start Text extract
Re: [PATCH v3 2/2] kernfs: Reduce contention around global per-fs kernfs_rwsem.

From: Imran Khan
Date: Wed Feb 02 2022 - 10:10:40 EST


Hi Tejun,

On 14/1/22 3:42 am, Tejun Heo wrote:
> Hello,
>
> On Thu, Jan 13, 2022 at 09:42:59PM +1100, Imran Khan wrote:
>> @@ -748,11 +749,14 @@ int kernfs_add_one(struct kernfs_node *kn)
>> goto out_unlock;
>>
>> /* Update timestamps on the parent */
>> + rwsem = iattr_rwsem_ptr(parent);
>> + down_write(rwsem);
>> ps_iattr = parent->iattr;
>> if (ps_iattr) {
>> ktime_get_real_ts64(&ps_iattr->ia_ctime);
>> ps_iattr->ia_mtime = ps_iattr->ia_ctime;
>> }
>> + up_write(rwsem);
>>
>> up_write(&root->kernfs_rwsem);
>
> Hmmm, so the additions / removals are still fs-global lock protected. Would
> it be possible to synchronize them through hashed locks too? We can provide
> double locking helpers - look up locks for both parent and child and if
> different lock in the defined order (parent first most likely) and record
> what happened in a token so that it can be undone later.
>
> Without going through the code carefully, I don't remember whether there's
> something which depends on global locking but I'm sure we can fix them too.
> It'd be really nice if we can make all operations similarly scalable cuz
> with heavy stacking addition/removals can get pretty hot too.
>

I have replaced global rwsem with hashed version in v4 of the patch set
at [1].
I have tried to avoid nested locking because of the following deadlock
scenario:

Say node N11 has parent node N1 and node N22 has parent node N2. Also
N11 and N2 hash to same lock and N1 and N22 hash to same lock.
In this case if we have 2 parallel contexts such that one is locking
N11 and it's parent and other is locking N22 and it's parent and
execution happens like below:

Thread 1 Thread 2
Take lock of N11 --------

---- Take lock of N22

Wait for lock of N1 ----------

-------- Wait for lock of N2

the testing that I have done with v4 are:

1. Multiple boots with systemd and udevd in place to create/remove
sysfs, cgroupfs entries

2. CPU hotplug and reading topology attributes from sysfs in parallel

3. sysfs LTP tests.

4. Above 3 tests with lockdep and KASAN enabled kernels

I will wait for your feedback about approach taken in v4 of the patch
set [1].

[1]:
https://lore.kernel.org/lkml/20220202145027.723733-1-imran.f.khan@xxxxxxxxxx/

Thanks
-- Imran
end Text extract
start Provided material
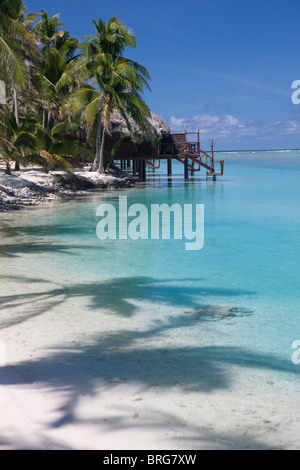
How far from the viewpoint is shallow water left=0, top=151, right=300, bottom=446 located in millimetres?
end Provided material
Written task:
Do these three statements agree with the kernfs locking message? Answer yes or no for each, quoting the words from the message that decide it.
1. In v4 of the patch set, the global rwsem was replaced with a hashed version.
2. In the deadlock scenario, N11 and N22 hash to the same lock.
3. The v4 testing included CPU hotplug while topology attributes were read from sysfs in parallel.

Task output:
1. Yes: "I have replaced global rwsem with hashed version in v4 of the patch set"
2. No: "N11 and N2 hash to same lock and N1 and N22 hash to same lock."
3. Yes: "CPU hotplug and reading topology attributes from sysfs in parallel"